You don’t have to use Scrivener in its optimum designed form, to be clear. But since it isn’t designed to work like Word does you shouldn’t expect it to provide a familiar environment—and you should expect things to be more confusing and generate friction, because you’re trying to force it to do something it isn’t meant to do. If it’s worth it to you to do that, then so be it and carry on, it can certainly be coerced to work more like a word processor.

One of my biggest frustrations is editing styles. I don’t understand why right-clicking on a style doesn’t provide a “edit style” dialog.

It seems the only way I can change a style once its made is to modify the actual text and then redefine the style with that.

Not only is that extremely unintuitive, it’s the opposite of how most text editors work with styles.

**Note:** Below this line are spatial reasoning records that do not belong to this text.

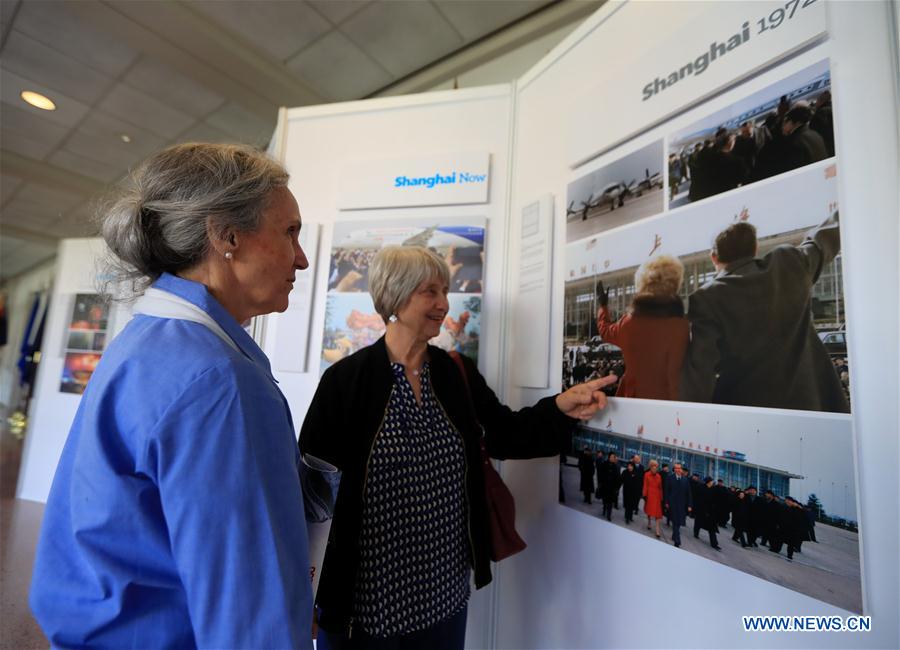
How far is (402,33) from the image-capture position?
3.05 metres

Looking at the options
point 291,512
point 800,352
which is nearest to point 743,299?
point 800,352

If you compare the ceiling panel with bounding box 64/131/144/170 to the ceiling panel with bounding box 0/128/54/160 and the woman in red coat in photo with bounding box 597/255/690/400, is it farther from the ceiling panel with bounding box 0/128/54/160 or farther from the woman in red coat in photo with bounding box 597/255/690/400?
the woman in red coat in photo with bounding box 597/255/690/400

Am I missing something or is there a better way to do this?

No. You got it right.

On the other hand, I don’t quite see how it can be considered unintuitive, as the user sets the formatting as he/she wants it, then simply create a new style or redefine one.
As a matter of fact, it could even be considered more intuitive than the other way around you described.
Once you’ve formatted a paragraph to look the way you want it too, it makes sense to create a style that you can then later apply to other paragraphs, if and when needed. Nothing complex there.

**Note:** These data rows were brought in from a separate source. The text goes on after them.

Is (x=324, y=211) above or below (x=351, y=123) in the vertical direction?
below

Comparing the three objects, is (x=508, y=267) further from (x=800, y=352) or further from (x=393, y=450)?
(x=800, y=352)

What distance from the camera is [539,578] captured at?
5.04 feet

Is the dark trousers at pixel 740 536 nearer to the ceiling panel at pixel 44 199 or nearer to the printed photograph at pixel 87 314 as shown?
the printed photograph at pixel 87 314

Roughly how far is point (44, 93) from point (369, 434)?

Evolution didn’t craft our brains to produce any sort of intuition for software; you simply have to learn it. In this case, changing Scrivener to do it the way you’d prefer would require another, rather complicated formatting interface, on top of the one already available.


That is absolutely right.
“Intuitive” is merely here a synonym for “the way most of the other popular apps handle it.”
Scrivener is indeed different in more than many ways.
A lot of those making a solid contribution as to why it is the one app I consciously choose to use.

To add to my post above, something I put into my personal project templates is a sample stylesheet in the Research folder. This contains a variety of sample text that I have styled, and can use both as a reference and a handy place from which to redefine styles throughout the project. It’s a tradition that comes from a design background I suppose, where one first designs in gibberish text, and uses that design as a basis for how the final text will look.

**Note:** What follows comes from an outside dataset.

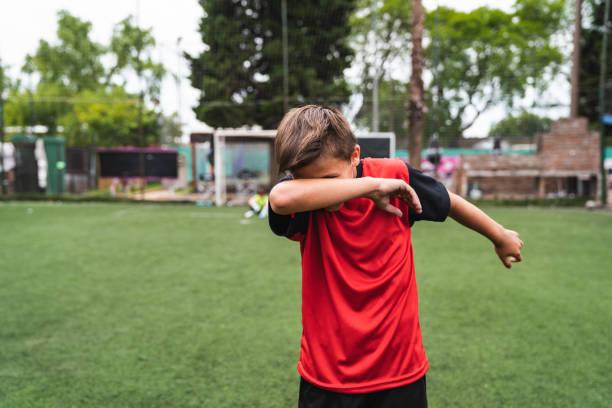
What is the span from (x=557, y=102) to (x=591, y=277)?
9.94m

Personally I find this a much nicer interface for modifying styles than the explosion of tabs and thousand checkboxes I’ve seen, as referred to. Design is done in the natural layout and context of other styles and text around them. A caption can be designed with an image beside it, a heading with text around it, etc.

@Vincent_Vincent: As a matter of fact, it could even be considered more intuitive than the other way around you described.

I’ve always felt that way as well. What better way to adjust how things look than entire program’s native interface for adjusting formatting. You only have to learn one interface, rather than two, and the one you do learn will have keyboard shortcuts, easy to remember menu access, and (on Windows anyway) a customisable format toolbar.

I don’t think the Massive Window of Tabs approach is terrible. I do see arguments for it, but we’ve never felt it was the best use of our time to spend ages building such a thing. If we did, it would probably more resemble the interface found in the Styles compile format pane—which is just the editor in microcosm, so at that point, why bother?

“Intuitive” is merely here a synonym for “the way most of the other popular apps handle it.”

Even further, it’s usually “the way most other things I’ve used before handle it.”

For myself, with my background in text-based markup systems where one builds formatting based on instructions you type out rather than playing with buttons and sliders, the most “intuitive” interface for customising style appearance would look pretty much like the Cascading Style Sheet editor in a browser, or a tool like Sigil, where the formatted text changes its appearance as you type in formatting instructions like, margin-top: 0.28rem.